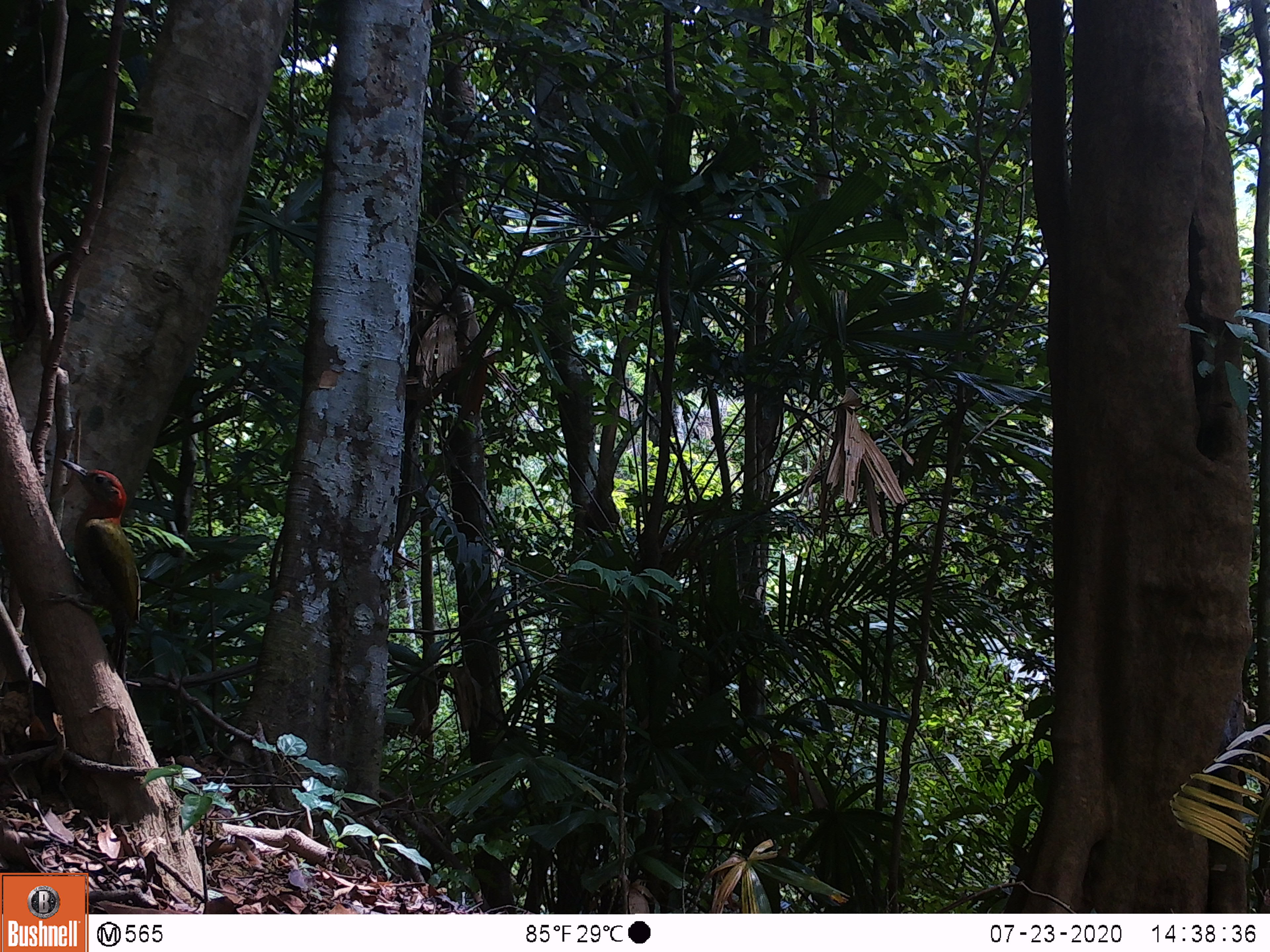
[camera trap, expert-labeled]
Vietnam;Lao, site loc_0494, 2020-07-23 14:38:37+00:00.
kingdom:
---
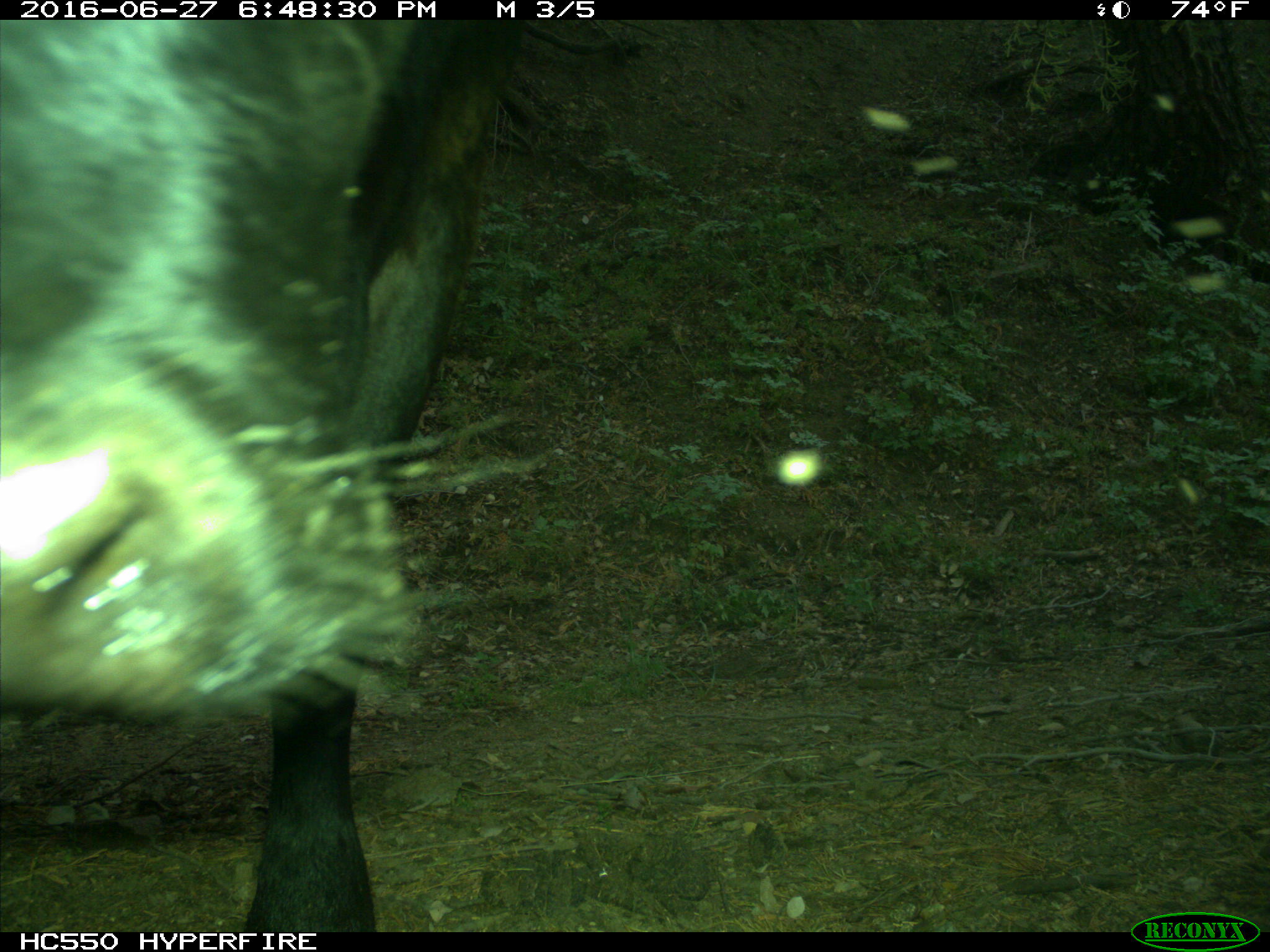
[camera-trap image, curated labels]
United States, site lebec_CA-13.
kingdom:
...
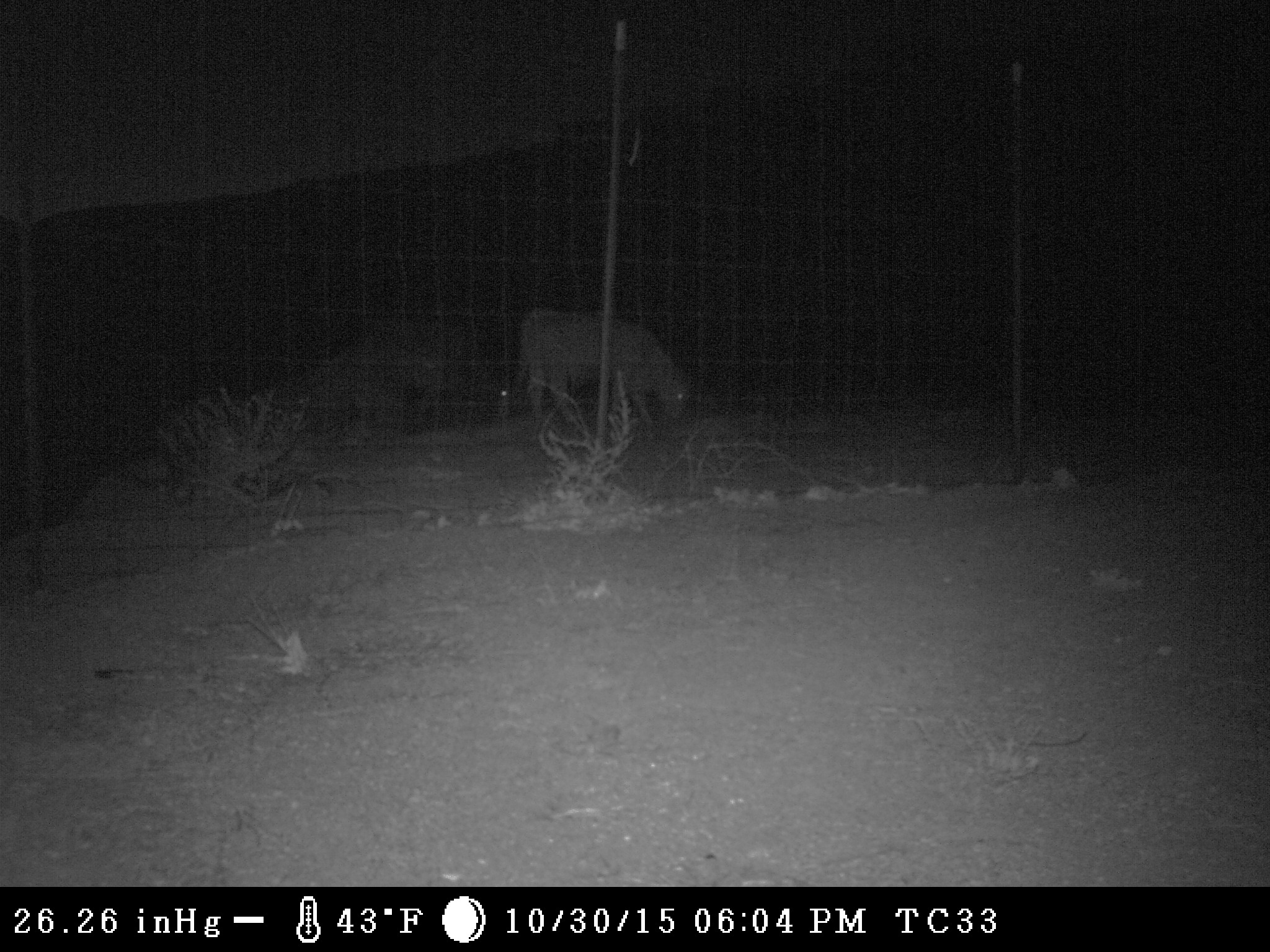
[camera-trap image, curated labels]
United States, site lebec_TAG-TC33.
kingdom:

Your task: Please copy each line of the material that has the string "States" somewhere in it.

Answer section:
United States, site lebec_CA-13.
United States, site lebec_TAG-TC33.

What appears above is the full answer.